Find every line in the records below that holds the word "learning" and copy it.

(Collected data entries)
Segment Open

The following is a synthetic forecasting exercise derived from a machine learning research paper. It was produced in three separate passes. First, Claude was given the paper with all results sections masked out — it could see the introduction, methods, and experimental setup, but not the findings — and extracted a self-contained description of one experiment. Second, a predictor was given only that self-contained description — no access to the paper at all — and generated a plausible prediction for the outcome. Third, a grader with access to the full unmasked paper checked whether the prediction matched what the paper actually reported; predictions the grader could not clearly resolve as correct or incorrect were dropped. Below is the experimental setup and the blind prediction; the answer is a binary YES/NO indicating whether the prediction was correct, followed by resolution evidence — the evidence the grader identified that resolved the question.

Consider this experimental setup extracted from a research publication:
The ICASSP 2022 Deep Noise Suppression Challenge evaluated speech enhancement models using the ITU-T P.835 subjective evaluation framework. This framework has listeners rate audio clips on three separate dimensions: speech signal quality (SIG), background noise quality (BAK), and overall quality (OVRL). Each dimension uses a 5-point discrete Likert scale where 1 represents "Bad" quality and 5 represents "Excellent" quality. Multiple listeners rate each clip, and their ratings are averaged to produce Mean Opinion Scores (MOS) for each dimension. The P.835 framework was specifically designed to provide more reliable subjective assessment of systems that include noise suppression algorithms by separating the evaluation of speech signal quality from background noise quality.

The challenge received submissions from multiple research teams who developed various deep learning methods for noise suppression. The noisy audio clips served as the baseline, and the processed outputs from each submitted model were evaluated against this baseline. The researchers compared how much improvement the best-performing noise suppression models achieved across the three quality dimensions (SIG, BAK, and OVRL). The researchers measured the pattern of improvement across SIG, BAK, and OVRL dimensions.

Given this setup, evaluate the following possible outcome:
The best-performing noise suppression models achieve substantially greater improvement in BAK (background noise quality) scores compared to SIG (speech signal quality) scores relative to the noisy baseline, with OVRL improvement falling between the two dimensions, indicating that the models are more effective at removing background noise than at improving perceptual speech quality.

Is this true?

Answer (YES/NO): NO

Segment Closed
Segment Open

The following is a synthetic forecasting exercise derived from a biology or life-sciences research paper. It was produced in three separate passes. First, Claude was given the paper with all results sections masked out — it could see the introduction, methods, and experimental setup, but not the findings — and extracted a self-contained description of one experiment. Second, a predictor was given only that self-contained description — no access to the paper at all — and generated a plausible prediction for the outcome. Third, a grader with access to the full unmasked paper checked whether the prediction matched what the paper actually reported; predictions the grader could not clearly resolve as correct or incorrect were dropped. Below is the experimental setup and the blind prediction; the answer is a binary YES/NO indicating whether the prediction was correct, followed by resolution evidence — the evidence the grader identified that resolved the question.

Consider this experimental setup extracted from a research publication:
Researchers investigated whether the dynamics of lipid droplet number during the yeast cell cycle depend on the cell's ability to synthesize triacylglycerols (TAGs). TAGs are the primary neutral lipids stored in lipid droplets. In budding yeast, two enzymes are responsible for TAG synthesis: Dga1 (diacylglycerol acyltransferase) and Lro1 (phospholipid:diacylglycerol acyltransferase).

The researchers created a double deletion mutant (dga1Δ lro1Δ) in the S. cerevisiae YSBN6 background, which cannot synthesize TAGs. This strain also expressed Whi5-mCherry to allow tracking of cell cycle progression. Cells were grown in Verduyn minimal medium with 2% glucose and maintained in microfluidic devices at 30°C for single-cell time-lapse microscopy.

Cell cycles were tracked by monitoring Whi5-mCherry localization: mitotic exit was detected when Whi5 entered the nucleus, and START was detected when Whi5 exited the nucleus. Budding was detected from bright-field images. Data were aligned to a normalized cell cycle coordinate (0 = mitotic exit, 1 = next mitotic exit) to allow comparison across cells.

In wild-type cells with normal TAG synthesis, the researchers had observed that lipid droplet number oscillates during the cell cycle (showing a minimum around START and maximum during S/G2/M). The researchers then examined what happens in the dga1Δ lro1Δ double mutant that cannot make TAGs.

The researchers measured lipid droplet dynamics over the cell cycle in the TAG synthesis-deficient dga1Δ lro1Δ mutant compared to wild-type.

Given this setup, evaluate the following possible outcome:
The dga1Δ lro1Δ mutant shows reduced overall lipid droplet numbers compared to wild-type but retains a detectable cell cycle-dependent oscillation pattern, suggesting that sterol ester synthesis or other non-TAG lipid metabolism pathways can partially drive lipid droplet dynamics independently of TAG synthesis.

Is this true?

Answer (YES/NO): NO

Segment Closed

### RESPONSE FOR THIS EXERCISE:
The following is a synthetic forecasting exercise derived from a machine learning research paper. It was produced in three separate passes. First, Claude was given the paper with all results sections masked out — it could see the introduction, methods, and experimental setup, but not the findings — and extracted a self-contained description of one experiment. Second, a predictor was given only that self-contained description — no access to the paper at all — and generated a plausible prediction for the outcome. Third, a grader with access to the full unmasked paper checked whether the prediction matched what the paper actually reported; predictions the grader could not clearly resolve as correct or incorrect were dropped. Below is the experimental setup and the blind prediction; the answer is a binary YES/NO indicating whether the prediction was correct, followed by resolution evidence — the evidence the grader identified that resolved the question.
The challenge received submissions from multiple research teams who developed various deep learning methods for noise suppression. The noisy audio clips served as the baseline, and the processed outputs from each submitted model were evaluated against this baseline. The researchers compared how much improvement the best-performing noise suppression models achieved across the three quality dimensions (SIG, BAK, and OVRL). The researchers measured the pattern of improvement across SIG, BAK, and OVRL dimensions.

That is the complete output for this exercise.